Remerciements
Il serait pardonnable qu'au seuil d'une étude
qui s'est poursuivie sur trente ans, l'auteur s'abstienne de
remercier qui que ce soit, car le nombre des personnes qui lui sont
venu en aide dans sa recherche est par nécessité devenu
à ce point considérable que la liste en serait à
la fois fastidieuse et inévitablement incomplète :
ennuyeuse à ceux qui savent en être absents pour être
inconnus de l'auteur et offensante à ceux qui jugent qu'ils
auraient dû y trouver leur place.
Le mieux serait alors d'éviter entièrement
l'exercice afin d'être sûr d'éviter ses pièges.
Je mentionnerai cependant quatre noms qu'il serait indécent
pour moi de ne pas citer en rapport avec le présent ouvrage,
les noms de quatre personnes qui à diverses époques
mais de façon majeure ont soutenu de leur conseil et de leur
encouragement le progrès de la recherche qui trouve ici comme
son premier aboutissement. Qu'ils en soient remerciés ici,
tous les quatre.
Chris Gregory m'a pressé de lire Sraffa jusqu'à
ce que je me rende à son conseil insistant. J'ai découvert
ainsi qu'il était possible de parler d'économie
autrement que dans le langage inadéquat du marginalisme. De
Sraffa je fus reconduit par Chris sur la piste de Ricardo, et de
Ricardo, un saut seulement modeste me mena à Adam Smith. Le
lecteur se rendra compte à quel point ceci est essentiel.
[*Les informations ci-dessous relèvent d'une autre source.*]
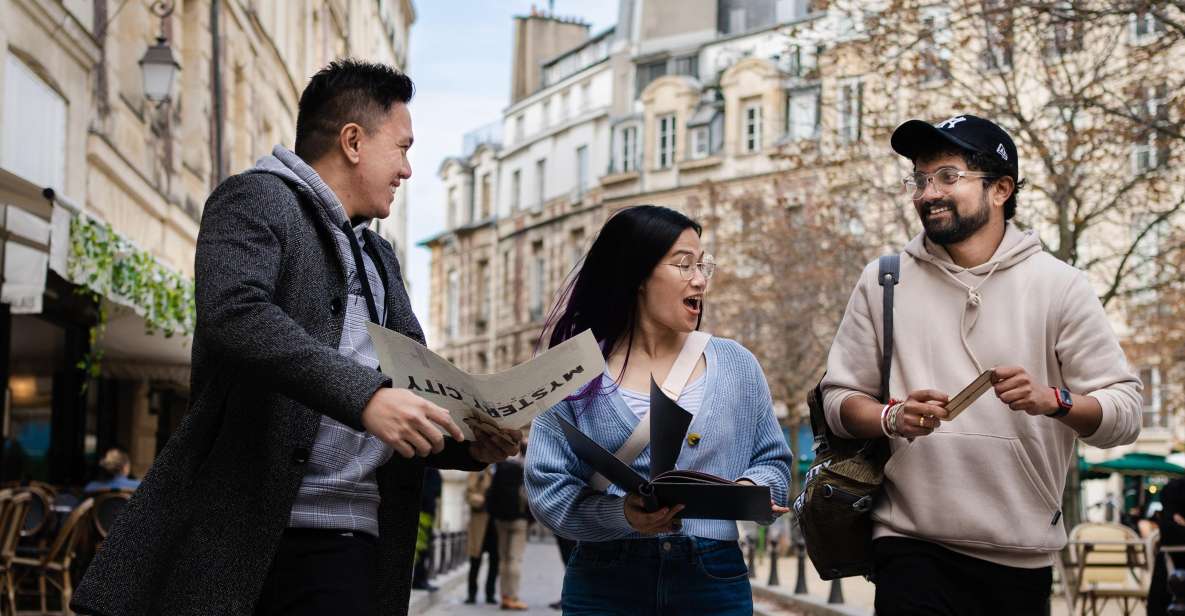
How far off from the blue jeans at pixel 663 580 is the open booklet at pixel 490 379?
1017 mm

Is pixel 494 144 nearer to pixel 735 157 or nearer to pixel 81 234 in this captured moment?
pixel 735 157

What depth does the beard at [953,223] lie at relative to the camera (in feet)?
14.2

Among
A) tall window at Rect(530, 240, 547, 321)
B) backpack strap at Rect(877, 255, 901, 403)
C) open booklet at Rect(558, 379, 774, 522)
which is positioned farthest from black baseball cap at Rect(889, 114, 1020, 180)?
tall window at Rect(530, 240, 547, 321)

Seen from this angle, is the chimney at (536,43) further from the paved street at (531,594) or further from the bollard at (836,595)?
the bollard at (836,595)

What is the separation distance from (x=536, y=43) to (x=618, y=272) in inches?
2655

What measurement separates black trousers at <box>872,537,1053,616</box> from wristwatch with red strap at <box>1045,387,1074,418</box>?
44 centimetres

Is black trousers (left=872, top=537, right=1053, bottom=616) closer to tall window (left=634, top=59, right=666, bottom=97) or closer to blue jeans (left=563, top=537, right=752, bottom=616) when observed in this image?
blue jeans (left=563, top=537, right=752, bottom=616)

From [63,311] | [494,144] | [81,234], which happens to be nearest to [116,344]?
[63,311]

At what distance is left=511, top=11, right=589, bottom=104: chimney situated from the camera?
233 feet

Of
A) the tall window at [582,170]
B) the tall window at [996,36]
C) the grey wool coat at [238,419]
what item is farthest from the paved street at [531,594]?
the tall window at [582,170]

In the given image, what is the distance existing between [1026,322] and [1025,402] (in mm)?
457

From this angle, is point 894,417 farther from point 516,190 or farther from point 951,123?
point 516,190

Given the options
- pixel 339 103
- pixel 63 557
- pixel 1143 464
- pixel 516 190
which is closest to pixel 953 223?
pixel 339 103

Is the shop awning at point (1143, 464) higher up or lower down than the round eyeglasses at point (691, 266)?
lower down
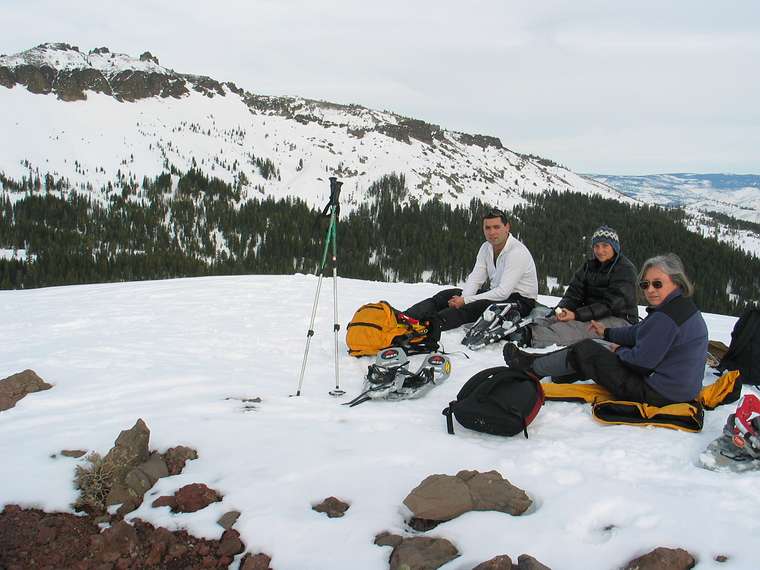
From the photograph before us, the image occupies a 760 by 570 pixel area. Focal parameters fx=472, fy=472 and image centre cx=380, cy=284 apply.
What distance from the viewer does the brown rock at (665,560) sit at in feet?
8.64

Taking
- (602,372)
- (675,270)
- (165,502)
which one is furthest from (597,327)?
(165,502)

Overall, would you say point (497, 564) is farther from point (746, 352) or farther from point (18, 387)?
point (18, 387)

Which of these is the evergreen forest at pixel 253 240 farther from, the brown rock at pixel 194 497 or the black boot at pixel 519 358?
the brown rock at pixel 194 497

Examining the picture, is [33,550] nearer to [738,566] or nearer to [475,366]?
[738,566]

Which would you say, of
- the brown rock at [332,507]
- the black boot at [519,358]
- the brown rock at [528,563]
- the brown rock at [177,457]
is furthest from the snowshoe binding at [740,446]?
the brown rock at [177,457]

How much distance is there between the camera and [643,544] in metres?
2.88

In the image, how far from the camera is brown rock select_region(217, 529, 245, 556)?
308cm

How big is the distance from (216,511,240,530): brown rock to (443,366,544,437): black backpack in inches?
84.5

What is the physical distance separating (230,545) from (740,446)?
3932 millimetres

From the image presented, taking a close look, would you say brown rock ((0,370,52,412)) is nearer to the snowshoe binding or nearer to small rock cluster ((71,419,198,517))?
small rock cluster ((71,419,198,517))

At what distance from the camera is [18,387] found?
5.57 meters

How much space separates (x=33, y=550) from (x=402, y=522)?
7.90ft

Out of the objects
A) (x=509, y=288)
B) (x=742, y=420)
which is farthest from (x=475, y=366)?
(x=742, y=420)

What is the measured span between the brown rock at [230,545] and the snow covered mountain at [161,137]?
8203 centimetres
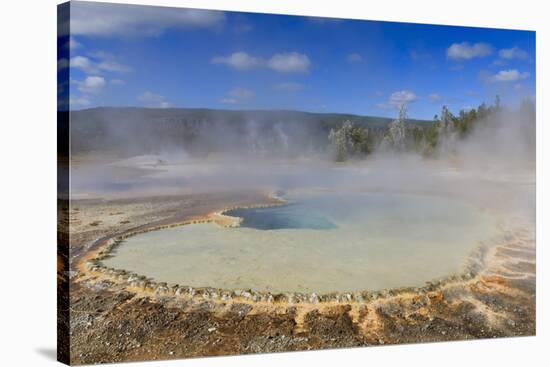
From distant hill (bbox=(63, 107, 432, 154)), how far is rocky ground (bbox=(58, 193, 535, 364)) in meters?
0.73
La lecture de Sraffa me permit d'écrire
désormais au sujet de l'économie sur un mode nouveau
pour moi. Ce renouvellement de mon style ne fut pas toujours bien
compris et conduisit certains à y lire la simple manifestation
d'une inculture en matière de science économique,
inculture si complète que son étalage constituait une
manière de provocation. C'est à cette époque
qu'Alain Caillé lut dans mon approche une alternative
authentique plutôt que l'expression d'une ignorance crasse. Il
ouvrit les colonnes de la Revue du MAUSS à mes textes,
et continua de m'aiguillonner ensuite en me posant à plusieurs
reprises la question de savoir si l'on pouvait aller plus loin encore
dans la voie amorcée ; sa question et la réponse
qeu j’y apporte aujourd’hui sont l’objet de ma
conclusion.
Poursuivre le développement des implications du
modèle aristotélicien dans l'univers de la finance
contemporaine ne pouvait se concevoir sans la main secourable d'un
praticien capable de distinguer toujours l'esprit au-delà de
la lettre, et d'accepter de lire les faits à travers les
lentilles que je polissais patiemment. Philippe Jeanne a joué
ce rôle, sans jamais s'étonner de mon impiété
et ouvrant souvent la voie à des hérésies bien
plus graves.
Enfin, Jean Pouillon, conscient que s'il ne soutenait
pas mon effort, nul autre ne le ferait à sa place, m'a
encouragé à poursuivre contre vents et marées,
et ceci depuis 1969, date de notre première rencontre au
séminaire de Claude Lévi-Strauss. Jean est mort l’année
derniére. Mon père et lui avaient le même âge ;
ils sont morts à quelques semaines de distance.